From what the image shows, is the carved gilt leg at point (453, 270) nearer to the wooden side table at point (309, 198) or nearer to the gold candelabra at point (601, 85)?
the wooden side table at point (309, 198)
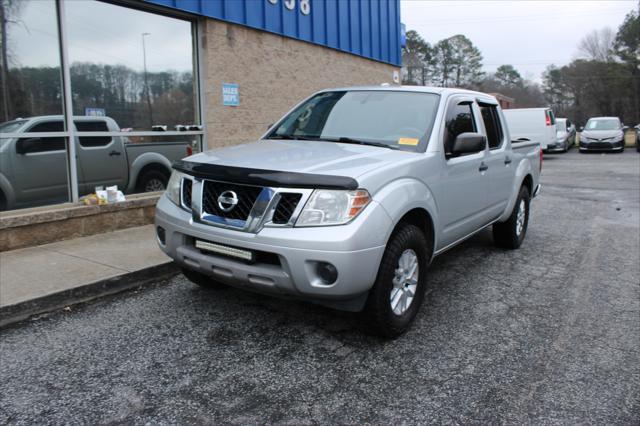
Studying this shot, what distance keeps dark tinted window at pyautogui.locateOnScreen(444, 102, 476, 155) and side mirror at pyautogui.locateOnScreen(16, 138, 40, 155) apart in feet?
15.8

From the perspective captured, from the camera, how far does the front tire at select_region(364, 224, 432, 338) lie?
3.35 metres

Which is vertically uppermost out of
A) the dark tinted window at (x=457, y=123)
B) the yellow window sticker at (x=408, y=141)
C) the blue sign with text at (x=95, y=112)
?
the blue sign with text at (x=95, y=112)

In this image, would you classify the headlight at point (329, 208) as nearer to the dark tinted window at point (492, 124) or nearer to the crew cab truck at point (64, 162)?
→ the dark tinted window at point (492, 124)

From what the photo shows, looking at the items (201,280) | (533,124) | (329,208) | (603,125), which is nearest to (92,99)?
(201,280)

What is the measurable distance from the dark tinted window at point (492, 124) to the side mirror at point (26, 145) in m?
5.15

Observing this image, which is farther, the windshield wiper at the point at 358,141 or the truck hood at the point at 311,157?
the windshield wiper at the point at 358,141

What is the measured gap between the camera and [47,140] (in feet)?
20.5

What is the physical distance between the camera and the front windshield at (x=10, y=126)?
19.3 ft

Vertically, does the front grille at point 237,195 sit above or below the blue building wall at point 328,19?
below

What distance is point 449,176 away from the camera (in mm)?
4258

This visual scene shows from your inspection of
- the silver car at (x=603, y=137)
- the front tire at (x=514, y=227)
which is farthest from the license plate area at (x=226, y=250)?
the silver car at (x=603, y=137)

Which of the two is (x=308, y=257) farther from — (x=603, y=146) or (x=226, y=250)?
(x=603, y=146)

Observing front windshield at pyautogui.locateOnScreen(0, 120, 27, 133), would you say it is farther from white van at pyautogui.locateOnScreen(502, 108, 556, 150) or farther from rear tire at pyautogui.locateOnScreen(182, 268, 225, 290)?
white van at pyautogui.locateOnScreen(502, 108, 556, 150)

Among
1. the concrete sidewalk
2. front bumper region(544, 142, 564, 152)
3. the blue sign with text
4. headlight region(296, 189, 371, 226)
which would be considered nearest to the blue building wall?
the blue sign with text
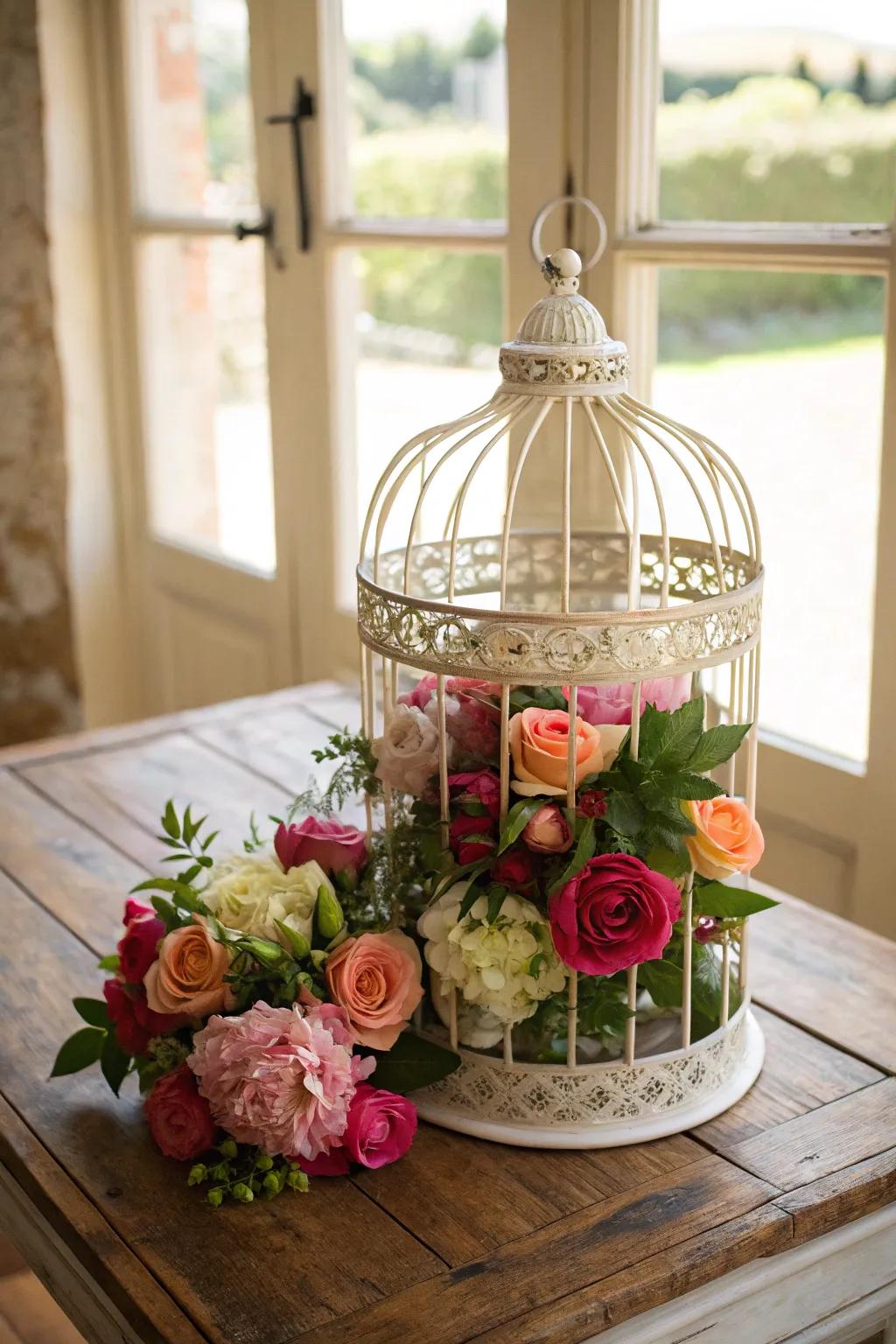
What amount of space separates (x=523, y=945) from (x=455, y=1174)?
18 centimetres

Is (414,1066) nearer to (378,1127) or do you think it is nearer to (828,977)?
(378,1127)

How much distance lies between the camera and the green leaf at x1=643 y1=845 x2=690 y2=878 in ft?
3.36

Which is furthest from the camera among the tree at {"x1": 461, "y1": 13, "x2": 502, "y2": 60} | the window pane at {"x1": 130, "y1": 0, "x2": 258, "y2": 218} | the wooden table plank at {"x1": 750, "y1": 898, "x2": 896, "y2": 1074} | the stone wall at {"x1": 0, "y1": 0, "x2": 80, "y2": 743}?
the stone wall at {"x1": 0, "y1": 0, "x2": 80, "y2": 743}

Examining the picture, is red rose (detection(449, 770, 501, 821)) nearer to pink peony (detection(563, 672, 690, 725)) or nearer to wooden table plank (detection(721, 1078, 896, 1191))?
pink peony (detection(563, 672, 690, 725))

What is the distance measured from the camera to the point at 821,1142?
1.07 meters

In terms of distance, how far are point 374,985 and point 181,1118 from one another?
0.17 m

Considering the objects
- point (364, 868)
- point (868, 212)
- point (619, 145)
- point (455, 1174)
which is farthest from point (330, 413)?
point (455, 1174)

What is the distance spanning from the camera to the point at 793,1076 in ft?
3.84

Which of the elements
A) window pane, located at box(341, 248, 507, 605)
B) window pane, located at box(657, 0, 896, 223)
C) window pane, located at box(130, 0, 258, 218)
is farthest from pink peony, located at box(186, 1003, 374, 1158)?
window pane, located at box(130, 0, 258, 218)

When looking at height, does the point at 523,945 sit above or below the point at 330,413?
below

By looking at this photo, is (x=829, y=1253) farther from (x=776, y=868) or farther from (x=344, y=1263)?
(x=776, y=868)

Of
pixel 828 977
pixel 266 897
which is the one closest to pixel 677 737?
pixel 266 897

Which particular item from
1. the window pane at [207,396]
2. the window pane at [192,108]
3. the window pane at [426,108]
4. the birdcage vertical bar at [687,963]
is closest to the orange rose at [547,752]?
the birdcage vertical bar at [687,963]

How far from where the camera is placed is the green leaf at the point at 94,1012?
1.15 m
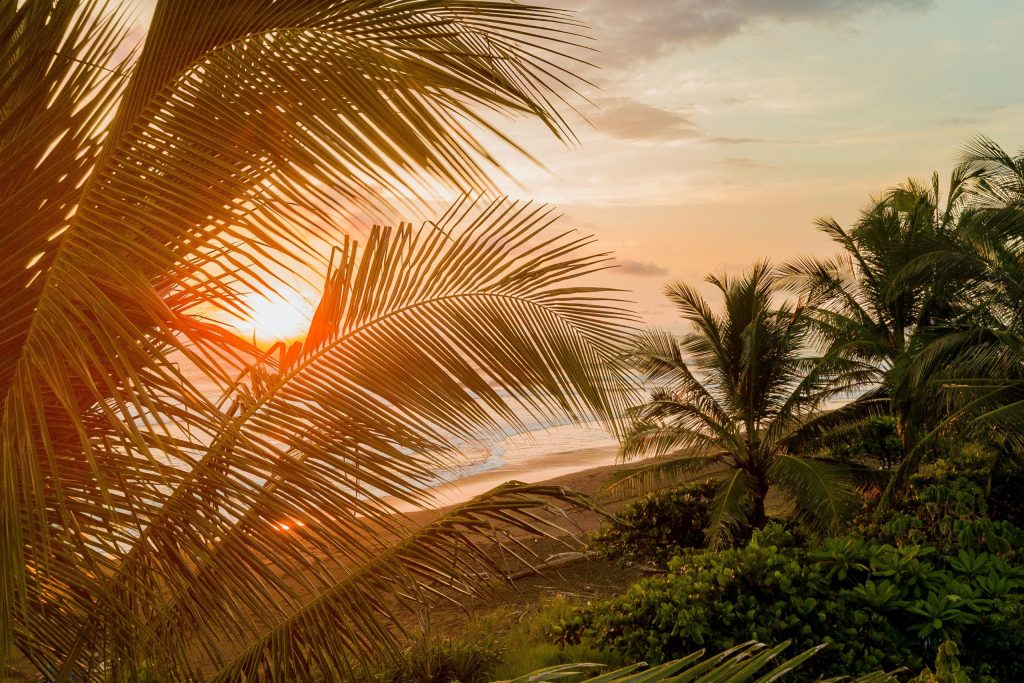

┄┄┄┄┄┄┄┄┄┄┄┄┄┄┄┄┄┄┄┄

Your task:
Render all the rows above as a JSON list of strings, with one string per line and no blank lines. Leave out the picture lines.

Result below:
[
  "From what the image shows, is the carved gilt leg at point (453, 270) nearer to the wooden side table at point (309, 198) or nearer to the gold candelabra at point (601, 85)?",
  "the wooden side table at point (309, 198)",
  "Studying this shot, what distance keeps dark tinted window at pyautogui.locateOnScreen(444, 102, 476, 155) and side mirror at pyautogui.locateOnScreen(16, 138, 40, 155) apart in feet?",
  "15.8",
  "From the perspective captured, from the camera, how far does the front tire at select_region(364, 224, 432, 338) lie?",
  "3.35 metres",
  "Which is vertically uppermost out of",
  "A) the dark tinted window at (x=457, y=123)",
  "B) the yellow window sticker at (x=408, y=141)",
  "C) the blue sign with text at (x=95, y=112)",
  "?",
  "the blue sign with text at (x=95, y=112)",
  "In this image, would you classify the headlight at point (329, 208) as nearer to the dark tinted window at point (492, 124) or nearer to the crew cab truck at point (64, 162)?",
  "→ the dark tinted window at point (492, 124)",
  "From what the photo shows, looking at the items (201,280) | (533,124) | (329,208) | (603,125), which is nearest to (92,99)?",
  "(201,280)",
  "What is the measurable distance from the dark tinted window at point (492, 124) to the side mirror at point (26, 145) in m?",
  "5.15",
  "Observing this image, which is farther, the windshield wiper at the point at 358,141 or the truck hood at the point at 311,157?",
  "the windshield wiper at the point at 358,141",
  "What is the measured gap between the camera and [47,140] (in feet)?",
  "20.5",
  "What is the physical distance between the camera and the front windshield at (x=10, y=126)?",
  "19.3 ft",
  "Vertically, does the front grille at point 237,195 sit above or below the blue building wall at point 328,19?",
  "below",
  "What distance is point 449,176 away from the camera (in mm)?",
  "4258",
  "This visual scene shows from your inspection of",
  "- the silver car at (x=603, y=137)",
  "- the front tire at (x=514, y=227)",
  "which is farthest from the license plate area at (x=226, y=250)?",
  "the silver car at (x=603, y=137)",
  "Which of the two is (x=308, y=257) farther from — (x=603, y=146) or (x=226, y=250)?",
  "(x=603, y=146)",
  "Observing front windshield at pyautogui.locateOnScreen(0, 120, 27, 133), would you say it is farther from white van at pyautogui.locateOnScreen(502, 108, 556, 150) or farther from rear tire at pyautogui.locateOnScreen(182, 268, 225, 290)?",
  "white van at pyautogui.locateOnScreen(502, 108, 556, 150)",
  "Among",
  "1. the concrete sidewalk",
  "2. front bumper region(544, 142, 564, 152)",
  "3. the blue sign with text",
  "4. headlight region(296, 189, 371, 226)",
  "which would be considered nearest to the blue building wall?",
  "the blue sign with text",
  "What amount of space separates (x=523, y=945) from (x=455, y=1174)?",
  "18 centimetres",
  "Is (414,1066) nearer to (378,1127) or do you think it is nearer to (828,977)?",
  "(378,1127)",
  "How much distance lies between the camera and the green leaf at x1=643 y1=845 x2=690 y2=878 in ft?",
  "3.36",
  "Which is furthest from the camera among the tree at {\"x1\": 461, \"y1\": 13, \"x2\": 502, \"y2\": 60} | the window pane at {\"x1\": 130, \"y1\": 0, \"x2\": 258, \"y2\": 218} | the wooden table plank at {\"x1\": 750, \"y1\": 898, \"x2\": 896, \"y2\": 1074} | the stone wall at {\"x1\": 0, \"y1\": 0, \"x2\": 80, \"y2\": 743}?",
  "the stone wall at {\"x1\": 0, \"y1\": 0, \"x2\": 80, \"y2\": 743}",
  "Examining the picture, is red rose (detection(449, 770, 501, 821)) nearer to pink peony (detection(563, 672, 690, 725)) or nearer to wooden table plank (detection(721, 1078, 896, 1191))?",
  "pink peony (detection(563, 672, 690, 725))",
  "What is the distance measured from the camera to the point at 821,1142?",
  "1.07 meters",
  "In terms of distance, how far are point 374,985 and point 181,1118 from one another?",
  "0.17 m",
  "Considering the objects",
  "- point (364, 868)",
  "- point (868, 212)",
  "- point (619, 145)",
  "- point (455, 1174)",
  "which is farthest from point (330, 413)?",
  "point (455, 1174)",
  "What is the distance spanning from the camera to the point at 793,1076 in ft?",
  "3.84",
  "Which of the elements",
  "A) window pane, located at box(341, 248, 507, 605)",
  "B) window pane, located at box(657, 0, 896, 223)",
  "C) window pane, located at box(130, 0, 258, 218)",
  "is farthest from pink peony, located at box(186, 1003, 374, 1158)?",
  "window pane, located at box(130, 0, 258, 218)",
  "When looking at height, does the point at 523,945 sit above or below the point at 330,413?",
  "below",
  "By looking at this photo, is (x=829, y=1253) farther from (x=776, y=868) or farther from (x=344, y=1263)?",
  "(x=776, y=868)",
  "Of",
  "pixel 828 977",
  "pixel 266 897",
  "which is the one closest to pixel 677 737?",
  "pixel 266 897",
  "Which particular item from",
  "1. the window pane at [207,396]",
  "2. the window pane at [192,108]",
  "3. the window pane at [426,108]",
  "4. the birdcage vertical bar at [687,963]",
  "is closest to the orange rose at [547,752]?",
  "the birdcage vertical bar at [687,963]",
  "How far from where the camera is placed is the green leaf at the point at 94,1012?",
  "1.15 m"
]